Extracted records -
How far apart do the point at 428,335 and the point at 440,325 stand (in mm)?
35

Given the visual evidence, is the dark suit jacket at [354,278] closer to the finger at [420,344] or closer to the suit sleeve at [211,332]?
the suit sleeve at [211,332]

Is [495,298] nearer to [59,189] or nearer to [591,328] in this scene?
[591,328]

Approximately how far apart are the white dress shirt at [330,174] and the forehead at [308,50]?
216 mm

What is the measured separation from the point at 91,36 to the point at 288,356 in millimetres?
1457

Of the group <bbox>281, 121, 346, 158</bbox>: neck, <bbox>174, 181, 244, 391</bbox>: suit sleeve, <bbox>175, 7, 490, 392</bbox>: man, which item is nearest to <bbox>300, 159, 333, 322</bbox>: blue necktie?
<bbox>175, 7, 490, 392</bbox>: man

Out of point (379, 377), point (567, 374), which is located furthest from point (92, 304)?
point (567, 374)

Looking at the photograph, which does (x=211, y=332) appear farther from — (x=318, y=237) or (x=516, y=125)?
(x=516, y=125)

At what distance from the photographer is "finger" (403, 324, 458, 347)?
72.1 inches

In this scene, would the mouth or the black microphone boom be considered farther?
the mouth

---

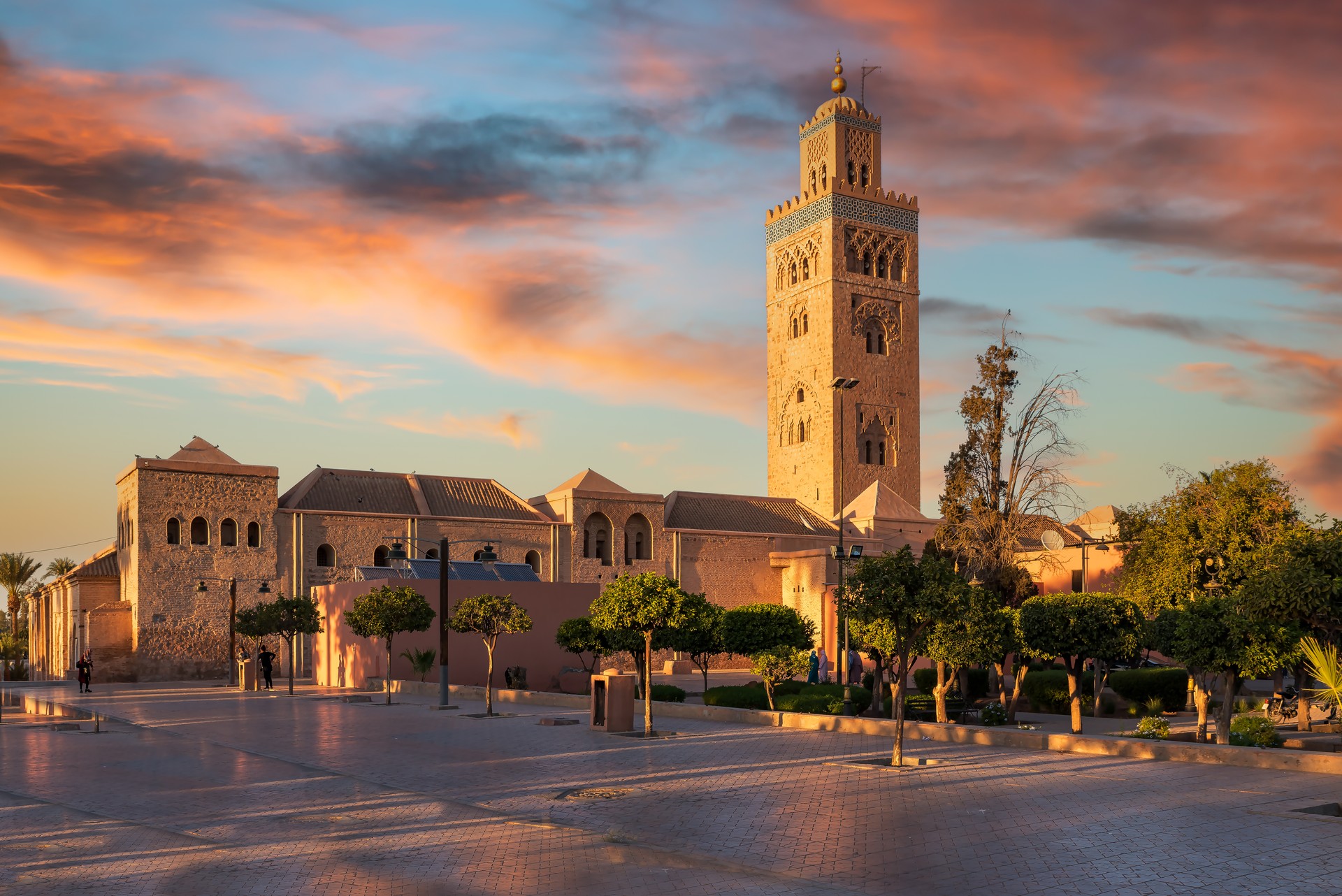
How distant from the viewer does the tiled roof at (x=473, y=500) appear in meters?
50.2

The exercise -
Reproduce the rows from the line that contains "How far apart do" through the line that contains "72.1 inches", replacing "millimetres" with "millimeters" and leaving everything else unchanged.

Response to this exercise -
How far apart do the point at 428,335 and the point at 440,325 stand (in mm)?
35

Given the visual evidence, is the dark suit jacket at [354,278] closer to the finger at [420,344] or closer to the suit sleeve at [211,332]?
the suit sleeve at [211,332]

Is [495,298] nearer to [59,189] or nearer to [591,328] in this scene?
[591,328]

Approximately how far apart are the white dress shirt at [330,174] and the forehead at [308,50]?
216 mm

What is the measured separation from the point at 91,36 to the point at 288,356 in millimeters?
1457

Of the group <bbox>281, 121, 346, 158</bbox>: neck, <bbox>174, 181, 244, 391</bbox>: suit sleeve, <bbox>175, 7, 490, 392</bbox>: man, which item is nearest to <bbox>300, 159, 333, 322</bbox>: blue necktie?
<bbox>175, 7, 490, 392</bbox>: man

Out of point (379, 377), point (567, 374), which is located furthest from point (92, 304)?
point (567, 374)

Looking at the photograph, which does (x=211, y=332) appear farther from — (x=318, y=237) or (x=516, y=125)?
(x=516, y=125)

At what distance from the photographer is "finger" (403, 324, 458, 347)?
72.1 inches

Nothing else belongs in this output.